WRITTEN EXERCISE.
Restate the material word for word and leave out anything that is a picture.

========================================

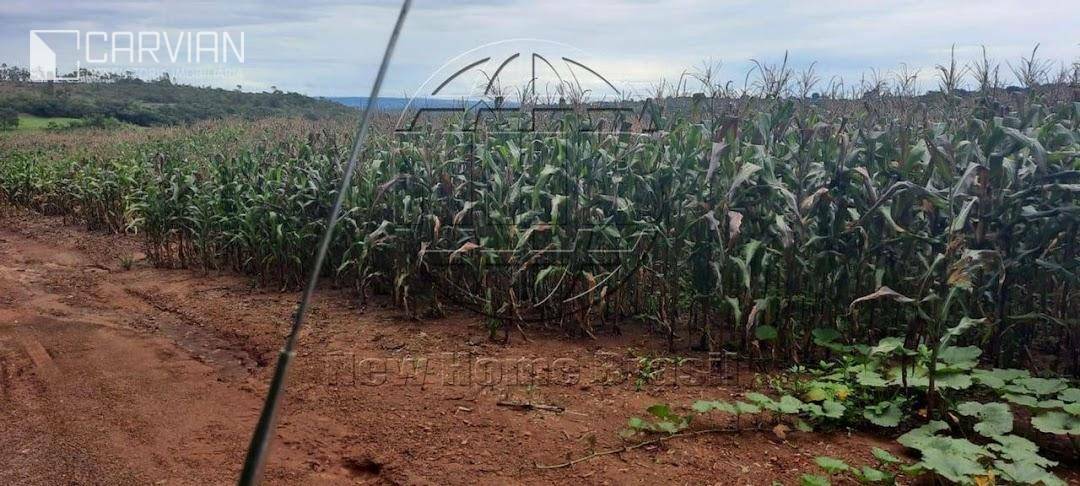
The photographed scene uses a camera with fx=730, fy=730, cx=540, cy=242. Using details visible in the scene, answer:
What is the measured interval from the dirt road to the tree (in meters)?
18.2

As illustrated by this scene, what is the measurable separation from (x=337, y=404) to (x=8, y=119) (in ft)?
73.7

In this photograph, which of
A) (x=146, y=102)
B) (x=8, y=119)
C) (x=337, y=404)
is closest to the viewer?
(x=337, y=404)

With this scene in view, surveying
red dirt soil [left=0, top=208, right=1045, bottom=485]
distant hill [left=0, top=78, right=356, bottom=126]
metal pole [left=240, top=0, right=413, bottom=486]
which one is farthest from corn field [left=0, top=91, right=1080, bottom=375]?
distant hill [left=0, top=78, right=356, bottom=126]

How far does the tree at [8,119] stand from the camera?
1994cm

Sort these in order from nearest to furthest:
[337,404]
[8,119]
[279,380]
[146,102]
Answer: [279,380] → [337,404] → [8,119] → [146,102]

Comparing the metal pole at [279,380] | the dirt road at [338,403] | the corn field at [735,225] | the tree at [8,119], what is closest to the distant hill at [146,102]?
the tree at [8,119]

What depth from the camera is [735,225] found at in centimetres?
354

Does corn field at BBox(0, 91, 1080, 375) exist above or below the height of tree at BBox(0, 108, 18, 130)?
below

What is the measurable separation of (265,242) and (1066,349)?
5.40m

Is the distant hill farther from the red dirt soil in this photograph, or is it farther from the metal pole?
the metal pole

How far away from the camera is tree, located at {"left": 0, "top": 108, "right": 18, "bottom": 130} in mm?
19938

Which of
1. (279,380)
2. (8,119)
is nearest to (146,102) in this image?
(8,119)

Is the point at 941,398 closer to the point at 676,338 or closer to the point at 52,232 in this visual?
the point at 676,338

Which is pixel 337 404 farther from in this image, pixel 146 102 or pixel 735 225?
pixel 146 102
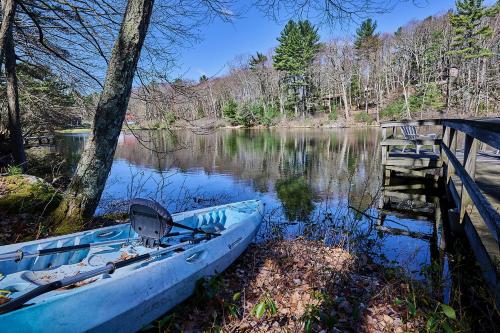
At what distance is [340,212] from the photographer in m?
7.55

========================================

COMPLETE OUTPUT.
The photographed scene uses a camera with fx=730, fy=730, cx=540, cy=242. Using details visible in the scene, answer:
What is the measured interval from the dirt road to the tree (in meters)?
18.2

As illustrated by this scene, what is the measurable separation from (x=337, y=404) to (x=8, y=119) (in ft)?
73.7

In this photograph, which of
A) (x=146, y=102)
B) (x=8, y=119)
C) (x=337, y=404)
is closest to the viewer?
(x=337, y=404)

With this scene in view, surveying
red dirt soil [left=0, top=208, right=1045, bottom=485]
distant hill [left=0, top=78, right=356, bottom=126]
metal pole [left=240, top=0, right=413, bottom=486]
which one is farthest from corn field [left=0, top=91, right=1080, bottom=375]?
distant hill [left=0, top=78, right=356, bottom=126]

How far does the tree at [8,119] stand from the camera?
1994cm

Sort these in order from nearest to furthest:
[337,404]
[8,119]
[279,380]
[146,102]
Answer: [279,380] → [337,404] → [8,119] → [146,102]

Comparing the metal pole at [279,380] | the dirt road at [338,403] | the corn field at [735,225] | the tree at [8,119], what is closest to the distant hill at [146,102]?
the tree at [8,119]

What depth from the camera is [735,225] found at in centimetres?
354

Does corn field at BBox(0, 91, 1080, 375) exist above or below the height of tree at BBox(0, 108, 18, 130)?
below

What is the measurable separation of (265,242) and (1066,349)?
5.40m

Is the distant hill farther from the red dirt soil in this photograph, or is it farther from the metal pole?
the metal pole

How far away from the camera is tree, located at {"left": 0, "top": 108, "right": 18, "bottom": 130} in mm?
19938

Which of
1. (279,380)
2. (8,119)
is nearest to (146,102) in this image?
(8,119)

Is the point at 941,398 closer to the point at 676,338 or closer to the point at 52,232 in this visual?
the point at 676,338

Which is pixel 337 404 farther from in this image, pixel 146 102 or pixel 735 225?
pixel 146 102
At what distance is [340,212] from the photographer in m?
7.55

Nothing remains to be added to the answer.